▶ **TASK GOAL**
Where the line containing "scientific name: Nestor notabilis" appears in the entries below, start there and print only that line and every line after it, exactly, through the end, excluding pictures.

▶ **MATERIAL FOR THIS EXERCISE**
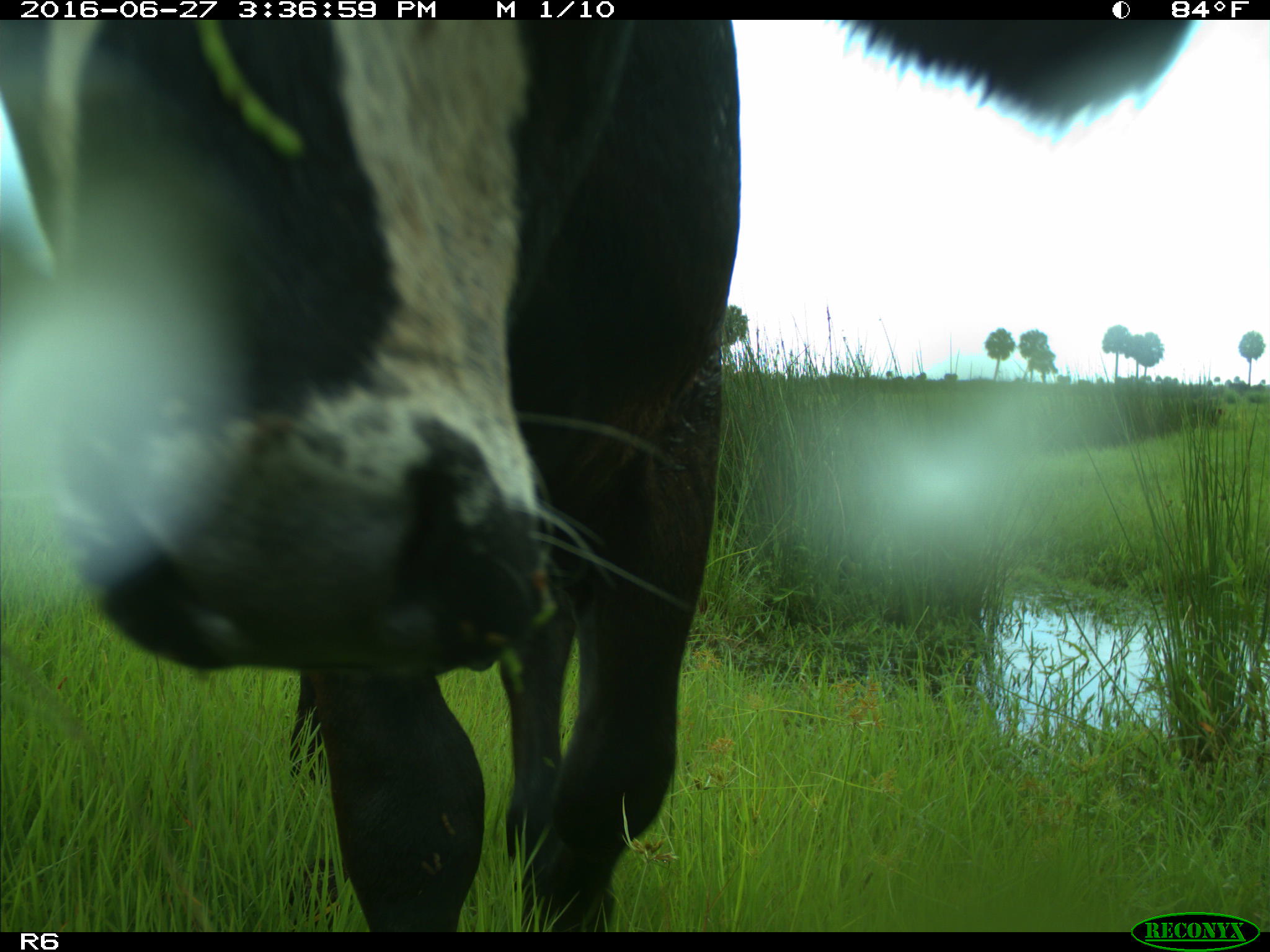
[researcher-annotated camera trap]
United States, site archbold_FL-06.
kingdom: Animalia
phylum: Chordata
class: Mammalia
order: Artiodactyla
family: Bovidae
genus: Bos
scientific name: Bos taurus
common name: domestic cow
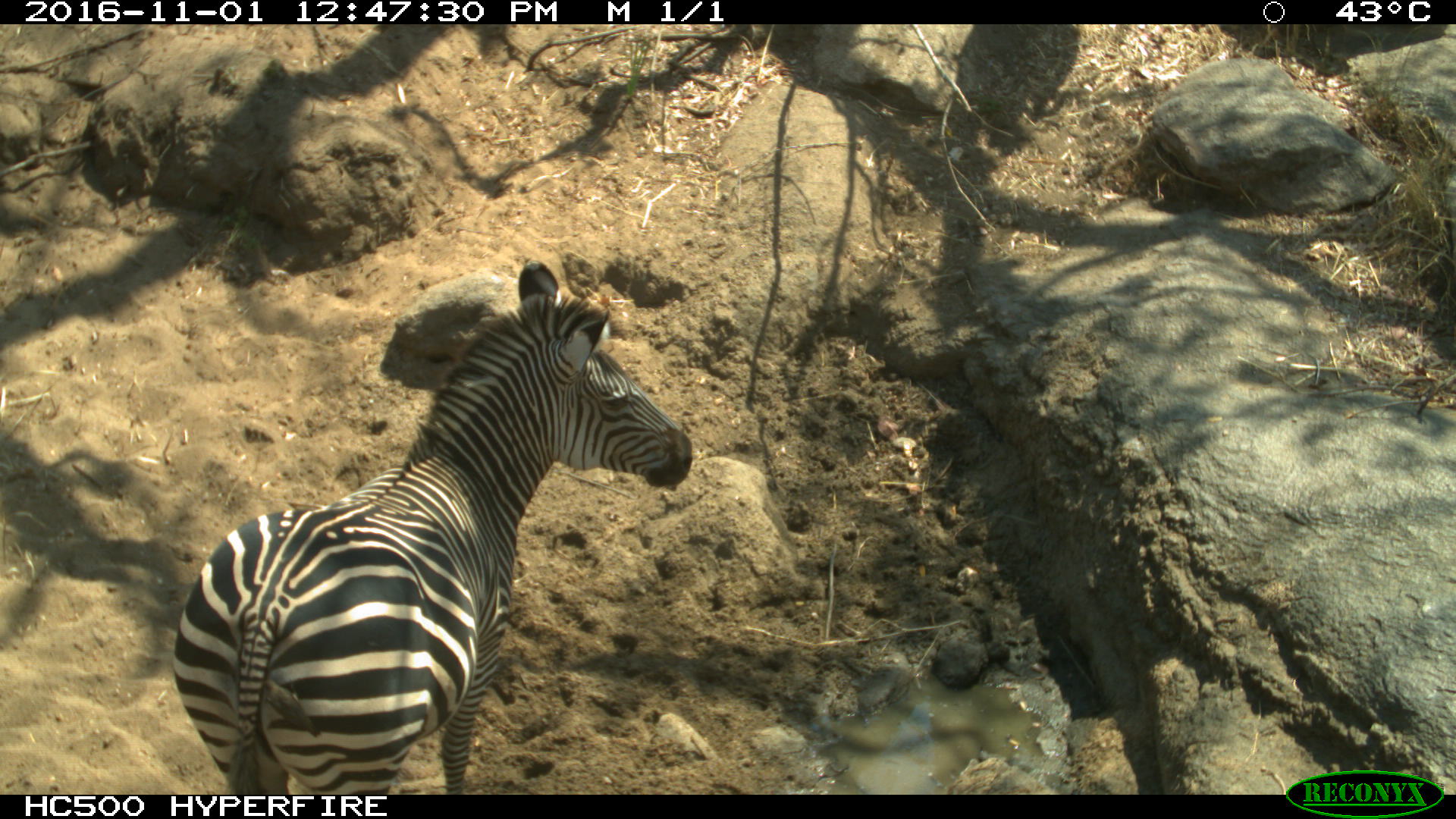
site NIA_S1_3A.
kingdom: Animalia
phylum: Chordata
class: Mammalia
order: Perissodactyla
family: Equidae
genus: Equus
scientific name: Equus quagga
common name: plains zebra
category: zebraplains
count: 1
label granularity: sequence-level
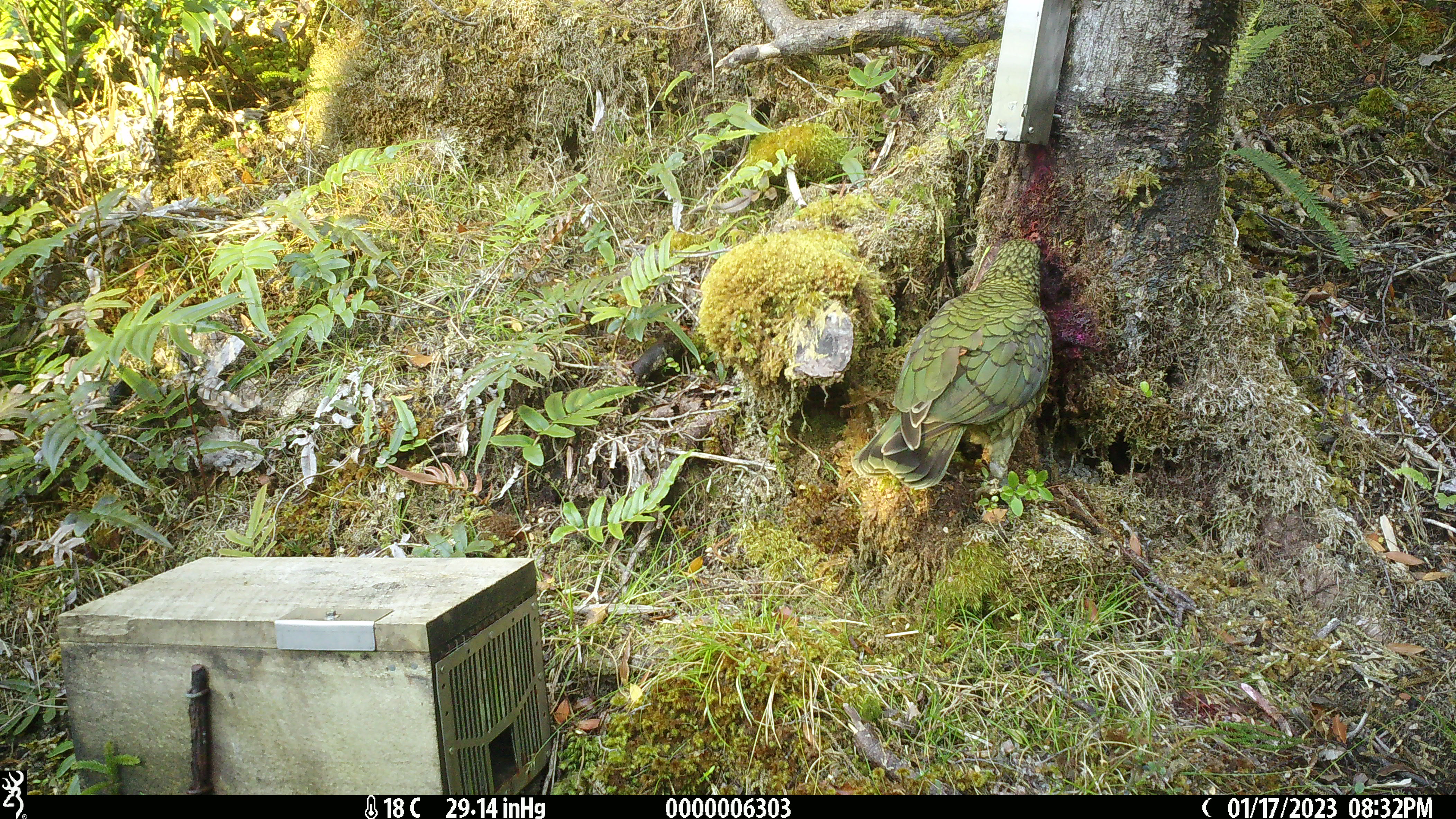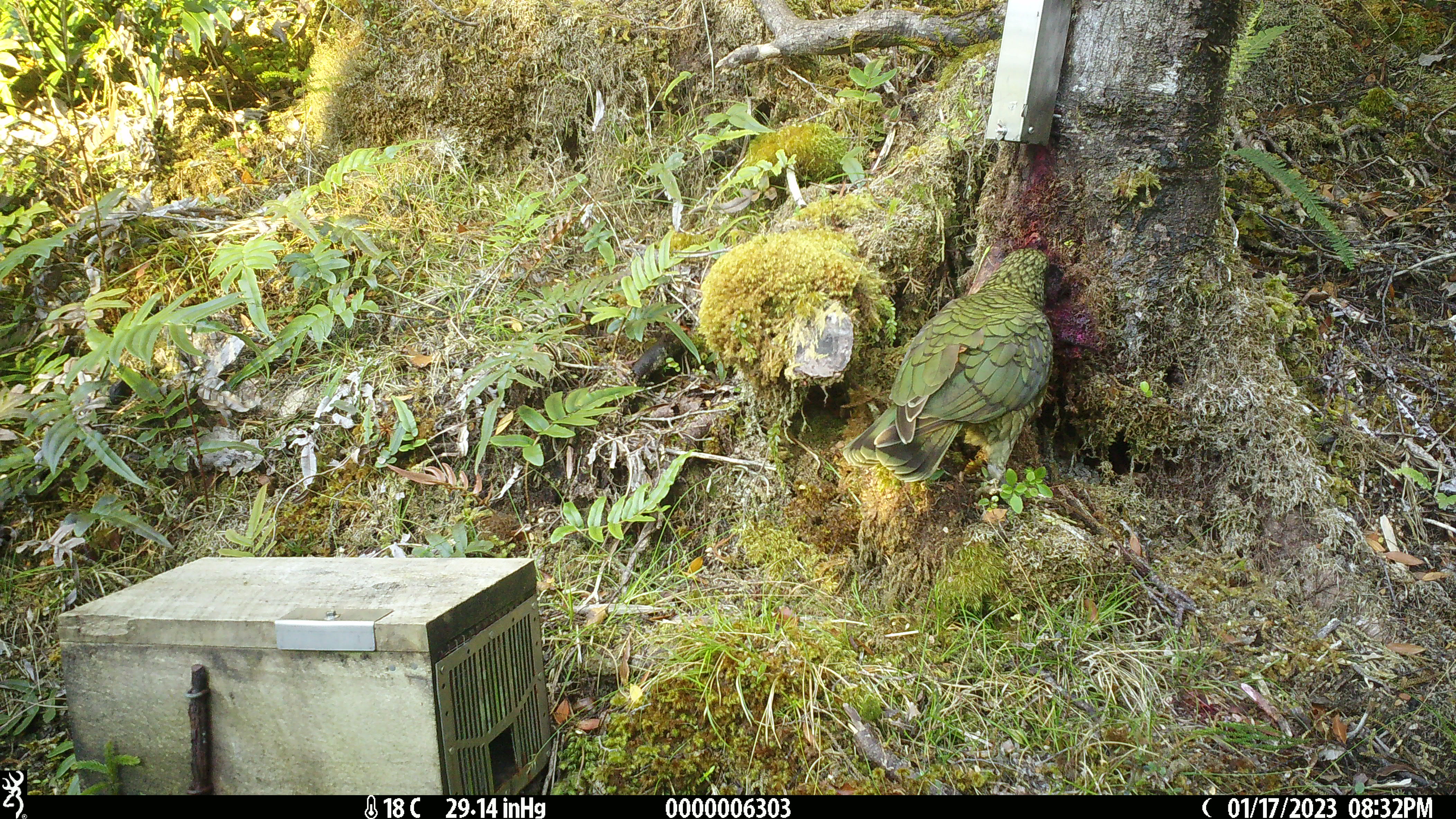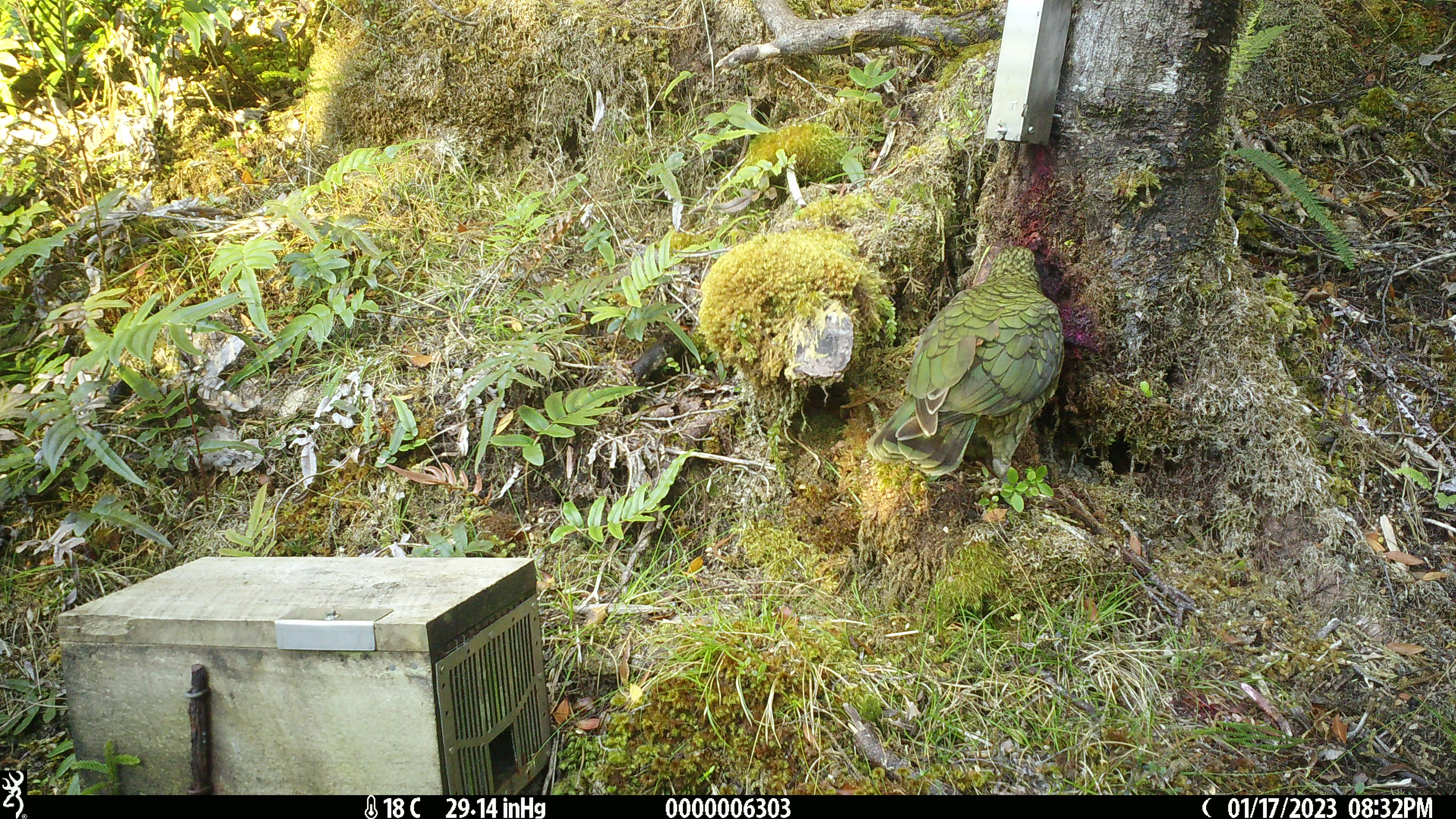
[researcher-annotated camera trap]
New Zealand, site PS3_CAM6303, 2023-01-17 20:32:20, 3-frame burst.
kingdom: Animalia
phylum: Chordata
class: Aves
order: Psittaciformes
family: Strigopidae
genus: Nestor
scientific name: Nestor notabilis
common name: kea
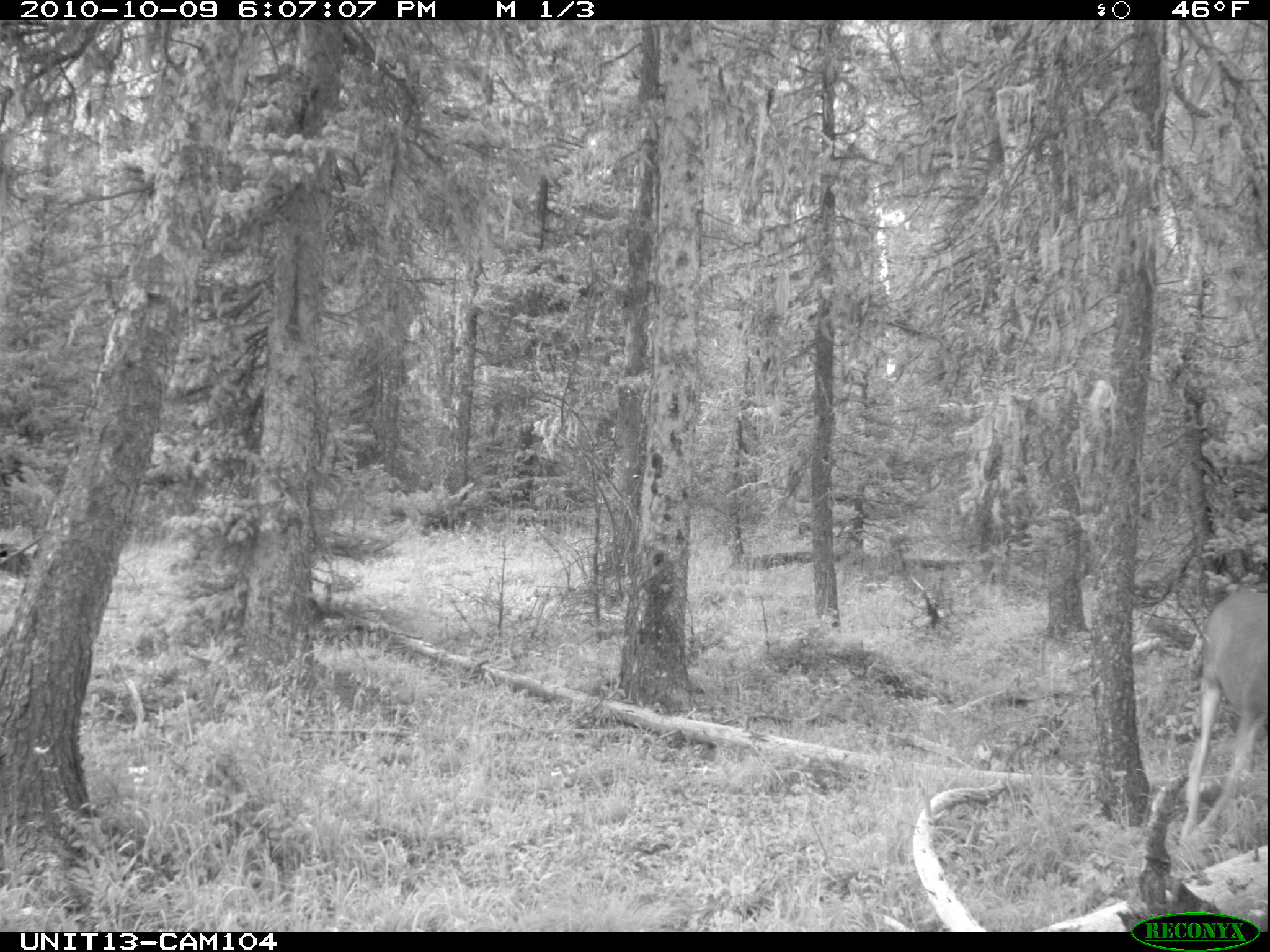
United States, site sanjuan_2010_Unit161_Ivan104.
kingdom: Animalia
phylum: Chordata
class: Mammalia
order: Artiodactyla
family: Cervidae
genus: Odocoileus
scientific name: Odocoileus hemionus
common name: mule deer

▶ **SOLUTION TO THIS EXERCISE**
scientific name: Nestor notabilis
common name: kea
United States, site sanjuan_2010_Unit161_Ivan104.
kingdom: Animalia
phylum: Chordata
class: Mammalia
order: Artiodactyla
family: Cervidae
genus: Odocoileus
scientific name: Odocoileus hemionus
common name: mule deer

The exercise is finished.